→ **Exercise instructions**
Here the job is to copy the data exactly and to exclude every image from it.
━━ Data for this task
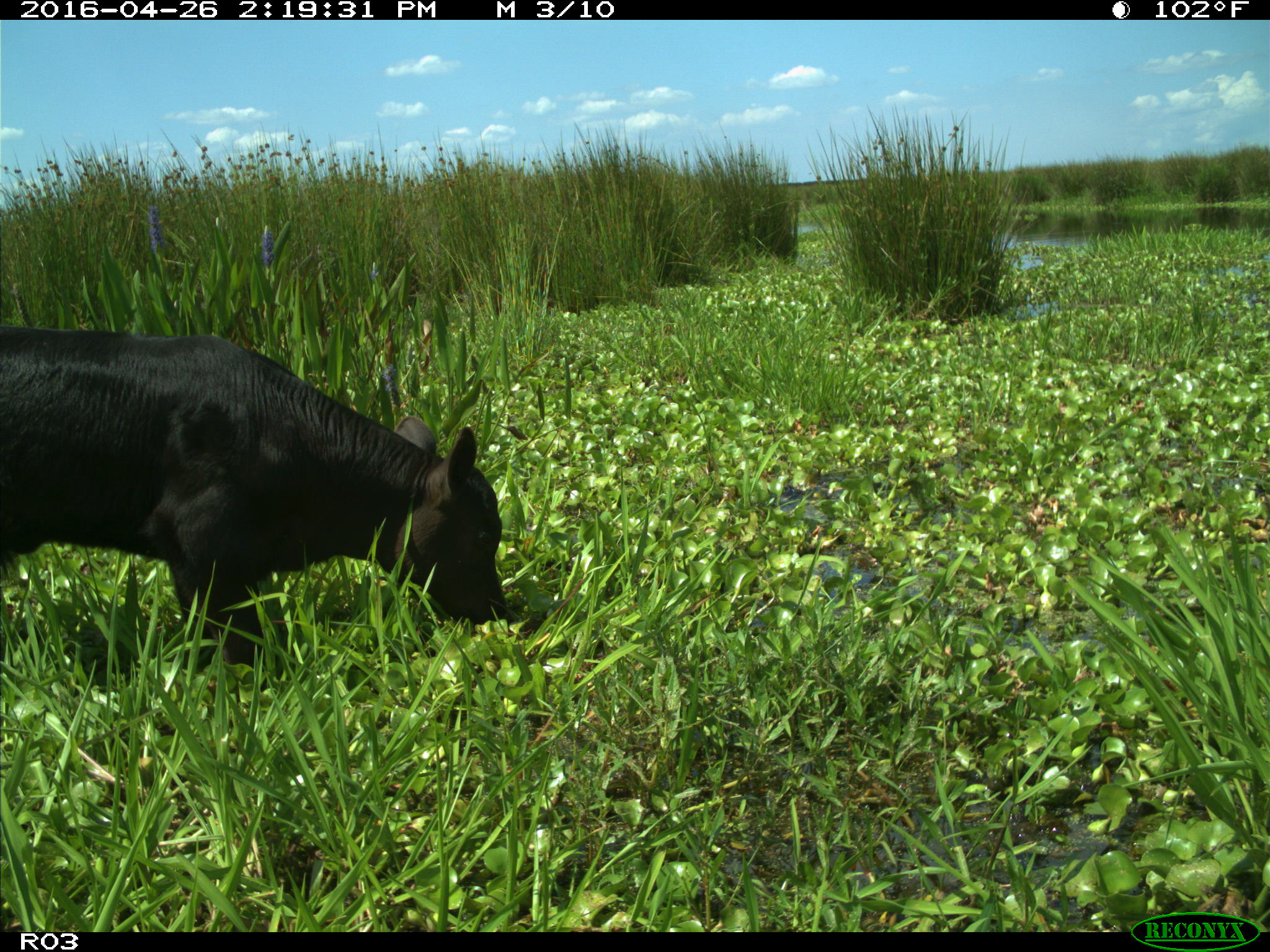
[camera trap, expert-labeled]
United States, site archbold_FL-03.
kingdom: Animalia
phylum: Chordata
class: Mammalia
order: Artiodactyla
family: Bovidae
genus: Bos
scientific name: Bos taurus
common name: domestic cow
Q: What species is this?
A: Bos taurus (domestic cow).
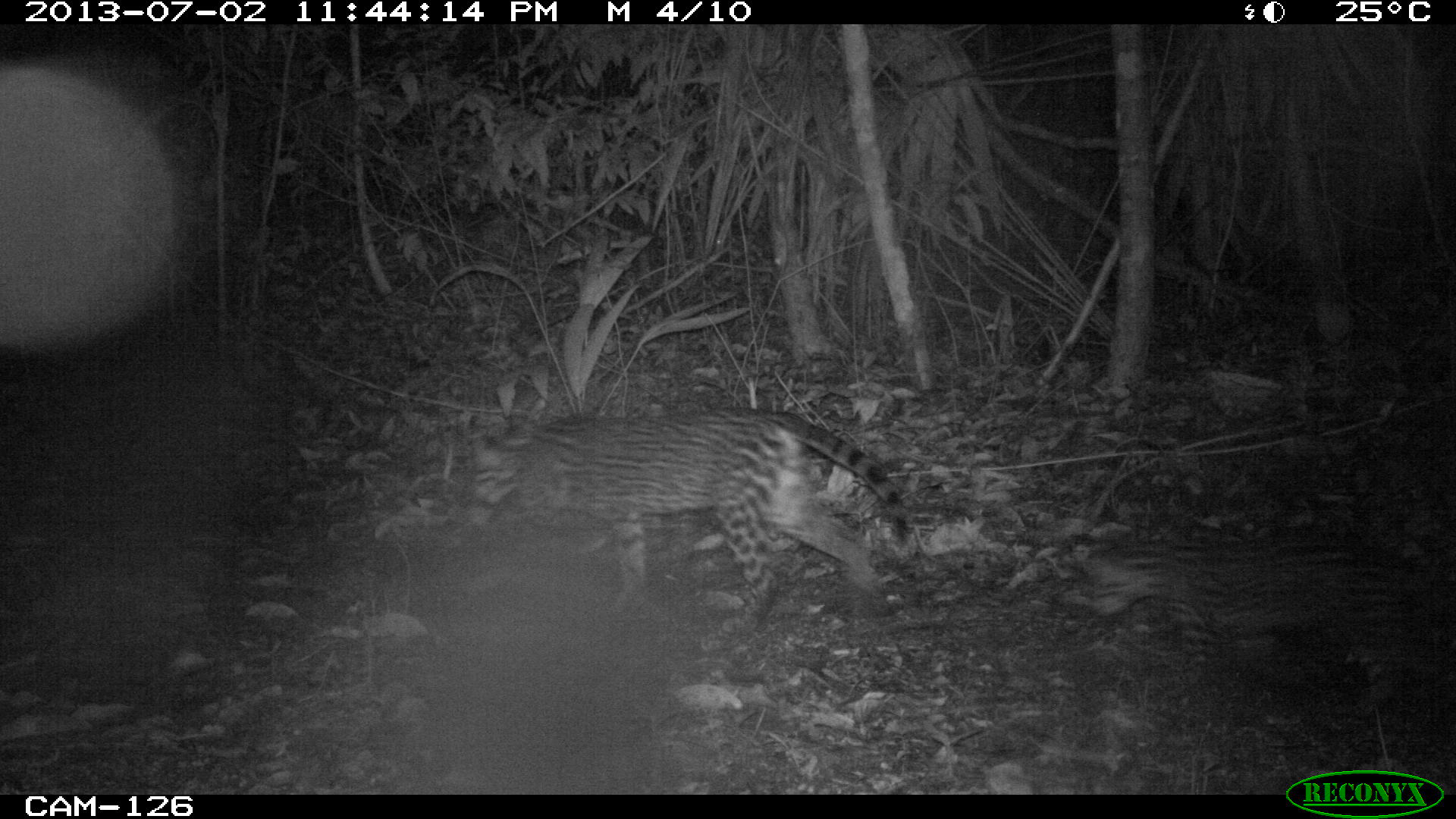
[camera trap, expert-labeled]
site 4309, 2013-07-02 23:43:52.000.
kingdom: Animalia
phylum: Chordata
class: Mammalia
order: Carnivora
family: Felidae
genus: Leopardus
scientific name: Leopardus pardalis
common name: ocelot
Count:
━━━━
→ **Written answer**
[camera trap, expert-labeled]
United States, site archbold_FL-03.
kingdom: Animalia
phylum: Chordata
class: Mammalia
order: Artiodactyla
family: Bovidae
genus: Bos
scientific name: Bos taurus
common name: domestic cow
Q: What species is this?
A: Bos taurus (domestic cow).
[camera trap, expert-labeled]
site 4309, 2013-07-02 23:43:52.000.
kingdom: Animalia
phylum: Chordata
class: Mammalia
order: Carnivora
family: Felidae
genus: Leopardus
scientific name: Leopardus pardalis
common name: ocelot
Count:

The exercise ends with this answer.